- [Trecho do documento]

Falar de crise com números, é esconder a luz com a sombra, a causa com o
efeito: Temos uma crise, sim, mas de poesia.
Calhou-me ler a “História do Futuro”
do Padre António Vieira (1608-1697), sendo dia mundial da poesia e lendo esta passagem: “O ofício
e obrigação dos poetas não é dizerem as cousas como foram, mas pintarem-nas
como haviam de ser, ou como era bom que fossem”. Uma declaração que encontra
mais sentido no contexto em que o “Imperador da língua portuguesa”, como lhe chamou
Pessoa, escreveu esta obra: Espécie de anúncio dum futuro glorioso, que se
seguiria às provações que o Portugal de então experimentava.

- [Exercícios propostos]
a – Transcreva o trecho do texto sobre a crise de poesia, começando em "Falar de crise" e seguindo até "de então experimentava.", renomeando "poetas" como "escritores".
b – Indique se cada afirmação concorda com o texto sobre a crise de poesia, respondendo sim ou não e citando as palavras decisivas: (i) O Padre António Vieira viveu entre 1608 e 1697. (ii) Segundo o texto, a crise é de números. (iii) Foi Camões quem chamou Vieira de "Imperador da língua portuguesa".
Os registros que vêm a seguir constituem material independente do texto.

(Registros de perguntas sobre cenas)
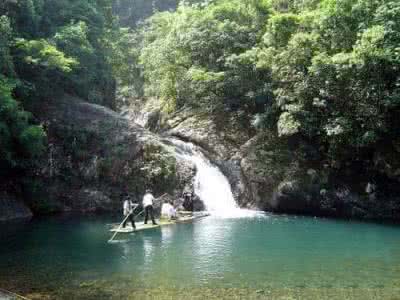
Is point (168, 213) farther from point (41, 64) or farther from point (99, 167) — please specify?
point (41, 64)

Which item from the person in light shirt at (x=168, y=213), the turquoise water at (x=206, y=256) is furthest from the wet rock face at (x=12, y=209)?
the person in light shirt at (x=168, y=213)

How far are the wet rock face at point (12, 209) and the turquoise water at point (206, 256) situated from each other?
2.79 meters

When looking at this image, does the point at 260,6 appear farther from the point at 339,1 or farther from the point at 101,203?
the point at 101,203

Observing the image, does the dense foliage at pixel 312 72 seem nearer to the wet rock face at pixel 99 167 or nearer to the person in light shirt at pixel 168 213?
the wet rock face at pixel 99 167

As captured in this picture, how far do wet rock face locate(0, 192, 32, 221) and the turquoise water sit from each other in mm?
2786

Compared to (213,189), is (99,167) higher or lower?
higher

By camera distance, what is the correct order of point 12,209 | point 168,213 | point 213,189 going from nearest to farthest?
1. point 168,213
2. point 12,209
3. point 213,189

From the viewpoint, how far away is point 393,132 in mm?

- [Respostas em sequência]
a –
Falar de crise com números, é esconder a luz com a sombra, a causa com o
efeito: Temos uma crise, sim, mas de poesia.
Calhou-me ler a “História do Futuro”
do Padre António Vieira (1608-1697), sendo dia mundial da poesia e lendo esta passagem: “O ofício
e obrigação dos escritores não é dizerem as cousas como foram, mas pintarem-nas
como haviam de ser, ou como era bom que fossem”. Uma declaração que encontra
mais sentido no contexto em que o “Imperador da língua portuguesa”, como lhe chamou
Pessoa, escreveu esta obra: Espécie de anúncio dum futuro glorioso, que se
seguiria às provações que o Portugal de então experimentava.

b –
(i) Sim: "do Padre António Vieira (1608-1697)".
(ii) Não: "Temos uma crise, sim, mas de poesia."
(iii) Não: "como lhe chamou Pessoa".